**To do:** The line containing "Provide a sorted" and every line after it, through the last, are to be extracted exactly; no other lines belong in the answer.

(Stored dataset items)
╭──
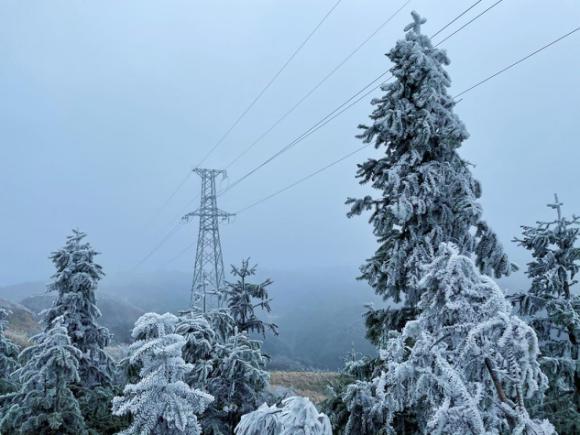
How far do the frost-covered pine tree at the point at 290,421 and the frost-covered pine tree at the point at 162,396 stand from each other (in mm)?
1497

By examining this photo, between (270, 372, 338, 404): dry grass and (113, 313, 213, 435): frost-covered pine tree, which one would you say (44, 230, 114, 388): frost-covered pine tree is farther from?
(270, 372, 338, 404): dry grass

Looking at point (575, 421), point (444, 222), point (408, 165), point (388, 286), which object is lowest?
point (575, 421)

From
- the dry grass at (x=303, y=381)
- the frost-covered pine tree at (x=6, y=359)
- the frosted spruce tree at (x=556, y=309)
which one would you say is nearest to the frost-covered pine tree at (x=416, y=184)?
the frosted spruce tree at (x=556, y=309)

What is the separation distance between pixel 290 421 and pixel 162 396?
2.53 metres

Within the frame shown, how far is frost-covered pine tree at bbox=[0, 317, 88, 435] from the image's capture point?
1067 centimetres

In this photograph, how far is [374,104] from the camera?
10844mm

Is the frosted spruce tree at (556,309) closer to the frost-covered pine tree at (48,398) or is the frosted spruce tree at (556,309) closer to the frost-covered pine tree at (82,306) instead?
the frost-covered pine tree at (48,398)

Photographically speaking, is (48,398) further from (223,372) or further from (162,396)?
(162,396)

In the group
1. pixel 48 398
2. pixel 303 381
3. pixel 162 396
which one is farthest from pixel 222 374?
pixel 303 381

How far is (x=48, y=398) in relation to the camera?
1086 cm

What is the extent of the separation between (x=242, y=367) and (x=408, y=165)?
663 centimetres

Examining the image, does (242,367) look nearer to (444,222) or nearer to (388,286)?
(388,286)

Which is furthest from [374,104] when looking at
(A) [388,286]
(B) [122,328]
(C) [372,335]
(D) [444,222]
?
(B) [122,328]

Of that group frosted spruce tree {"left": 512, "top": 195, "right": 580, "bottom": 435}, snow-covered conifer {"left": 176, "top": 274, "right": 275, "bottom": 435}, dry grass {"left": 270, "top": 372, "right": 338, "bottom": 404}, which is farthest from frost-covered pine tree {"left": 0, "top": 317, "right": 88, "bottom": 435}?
dry grass {"left": 270, "top": 372, "right": 338, "bottom": 404}
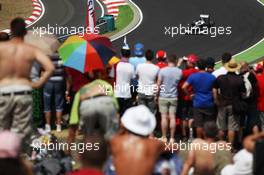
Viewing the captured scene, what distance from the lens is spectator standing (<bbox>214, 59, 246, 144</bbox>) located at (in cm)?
1310

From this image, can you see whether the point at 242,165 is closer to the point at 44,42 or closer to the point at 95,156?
the point at 95,156

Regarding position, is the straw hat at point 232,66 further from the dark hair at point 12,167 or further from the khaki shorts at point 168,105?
the dark hair at point 12,167

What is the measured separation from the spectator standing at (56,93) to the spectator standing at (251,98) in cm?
341

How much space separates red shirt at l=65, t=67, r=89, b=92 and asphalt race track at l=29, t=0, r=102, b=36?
51.6ft

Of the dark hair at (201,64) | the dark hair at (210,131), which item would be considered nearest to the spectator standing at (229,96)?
the dark hair at (201,64)

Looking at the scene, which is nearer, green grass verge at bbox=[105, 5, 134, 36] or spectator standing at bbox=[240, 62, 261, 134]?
spectator standing at bbox=[240, 62, 261, 134]

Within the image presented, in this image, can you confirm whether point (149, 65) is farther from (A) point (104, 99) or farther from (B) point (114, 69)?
(A) point (104, 99)

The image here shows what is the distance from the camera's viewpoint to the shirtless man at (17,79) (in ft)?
33.5

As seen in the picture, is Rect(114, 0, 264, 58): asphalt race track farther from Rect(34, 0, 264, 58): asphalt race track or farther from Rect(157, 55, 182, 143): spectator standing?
Rect(157, 55, 182, 143): spectator standing

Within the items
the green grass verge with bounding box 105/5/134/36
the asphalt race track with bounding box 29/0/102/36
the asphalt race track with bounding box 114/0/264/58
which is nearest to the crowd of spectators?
the asphalt race track with bounding box 114/0/264/58

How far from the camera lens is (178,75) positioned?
13.5 meters

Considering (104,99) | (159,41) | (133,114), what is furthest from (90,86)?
(159,41)

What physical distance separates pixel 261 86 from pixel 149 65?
215cm

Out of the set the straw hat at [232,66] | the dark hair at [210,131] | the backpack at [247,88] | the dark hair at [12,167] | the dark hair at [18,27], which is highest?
the dark hair at [18,27]
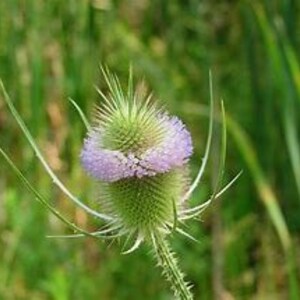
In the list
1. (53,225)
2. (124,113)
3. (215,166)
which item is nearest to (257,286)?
(215,166)

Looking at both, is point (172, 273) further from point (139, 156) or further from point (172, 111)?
point (172, 111)

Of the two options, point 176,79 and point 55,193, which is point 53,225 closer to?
point 55,193

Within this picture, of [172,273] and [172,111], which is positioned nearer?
[172,273]

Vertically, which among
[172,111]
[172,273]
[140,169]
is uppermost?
[172,111]

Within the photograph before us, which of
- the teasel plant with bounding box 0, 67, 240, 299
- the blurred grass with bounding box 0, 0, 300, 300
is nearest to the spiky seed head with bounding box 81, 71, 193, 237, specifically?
the teasel plant with bounding box 0, 67, 240, 299

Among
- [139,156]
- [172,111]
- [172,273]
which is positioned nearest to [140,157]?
[139,156]

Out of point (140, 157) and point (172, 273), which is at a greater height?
point (140, 157)
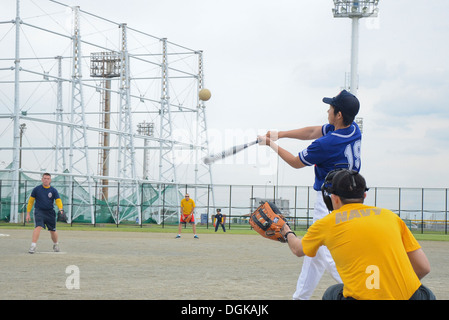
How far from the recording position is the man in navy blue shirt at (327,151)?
5953mm

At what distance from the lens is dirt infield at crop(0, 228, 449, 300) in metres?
8.76

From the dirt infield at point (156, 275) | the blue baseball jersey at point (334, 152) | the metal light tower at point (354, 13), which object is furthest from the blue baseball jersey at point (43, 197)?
the metal light tower at point (354, 13)

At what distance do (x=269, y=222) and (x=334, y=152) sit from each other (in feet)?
4.42

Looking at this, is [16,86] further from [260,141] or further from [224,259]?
[260,141]

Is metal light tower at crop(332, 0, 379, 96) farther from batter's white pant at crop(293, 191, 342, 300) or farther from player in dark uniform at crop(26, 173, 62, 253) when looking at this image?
batter's white pant at crop(293, 191, 342, 300)

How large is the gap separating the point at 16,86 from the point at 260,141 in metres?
35.4

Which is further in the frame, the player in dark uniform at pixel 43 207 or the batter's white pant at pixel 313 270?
the player in dark uniform at pixel 43 207

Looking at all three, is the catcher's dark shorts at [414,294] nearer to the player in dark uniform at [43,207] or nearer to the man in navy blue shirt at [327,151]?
the man in navy blue shirt at [327,151]

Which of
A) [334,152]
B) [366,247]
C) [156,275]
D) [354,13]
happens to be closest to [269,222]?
[366,247]

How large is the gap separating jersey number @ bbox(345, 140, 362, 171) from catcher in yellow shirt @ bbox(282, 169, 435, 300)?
5.94ft

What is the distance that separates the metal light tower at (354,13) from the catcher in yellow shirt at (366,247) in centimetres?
4218

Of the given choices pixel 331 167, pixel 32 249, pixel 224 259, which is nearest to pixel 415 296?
pixel 331 167

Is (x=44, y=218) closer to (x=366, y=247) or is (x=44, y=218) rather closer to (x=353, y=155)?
(x=353, y=155)
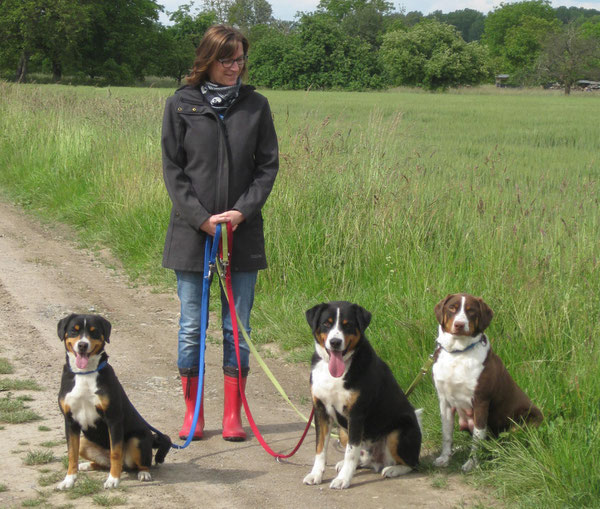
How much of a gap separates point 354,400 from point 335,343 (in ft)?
1.05

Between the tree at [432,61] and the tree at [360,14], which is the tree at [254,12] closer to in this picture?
the tree at [360,14]

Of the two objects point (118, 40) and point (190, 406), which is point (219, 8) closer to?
point (118, 40)

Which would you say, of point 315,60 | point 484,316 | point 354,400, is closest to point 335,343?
point 354,400

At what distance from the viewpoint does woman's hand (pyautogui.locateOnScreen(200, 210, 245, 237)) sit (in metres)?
4.37

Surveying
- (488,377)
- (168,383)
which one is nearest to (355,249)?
(168,383)

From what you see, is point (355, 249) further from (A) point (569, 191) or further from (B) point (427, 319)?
(A) point (569, 191)

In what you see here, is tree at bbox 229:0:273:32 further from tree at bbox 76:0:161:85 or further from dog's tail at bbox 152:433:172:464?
dog's tail at bbox 152:433:172:464

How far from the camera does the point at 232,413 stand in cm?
468

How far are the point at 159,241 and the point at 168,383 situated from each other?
11.3 feet

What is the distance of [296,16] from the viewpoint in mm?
63344

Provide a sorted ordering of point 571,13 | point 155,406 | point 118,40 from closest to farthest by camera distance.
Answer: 1. point 155,406
2. point 118,40
3. point 571,13

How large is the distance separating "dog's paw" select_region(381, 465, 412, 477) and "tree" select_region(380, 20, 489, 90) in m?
59.8

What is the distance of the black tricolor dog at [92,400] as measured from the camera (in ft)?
11.9

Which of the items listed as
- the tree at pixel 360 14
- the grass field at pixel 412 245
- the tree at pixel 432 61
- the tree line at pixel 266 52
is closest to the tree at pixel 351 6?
the tree at pixel 360 14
╰──
**Solution for this problem:**
Provide a sorted ordering of point 571,13 | point 155,406 | point 118,40 from closest to farthest by camera distance.
Answer: 1. point 155,406
2. point 118,40
3. point 571,13

How large is the distance separating "dog's paw" select_region(381, 465, 412, 477) and "tree" select_region(380, 20, 489, 90) in m?
59.8

What is the distance of the black tricolor dog at [92,400] as measured from the camera (in ft)?
11.9

Which of the items listed as
- the tree at pixel 360 14
- the grass field at pixel 412 245
- the tree at pixel 432 61
- the tree line at pixel 266 52
is closest to the tree at pixel 351 6?
the tree at pixel 360 14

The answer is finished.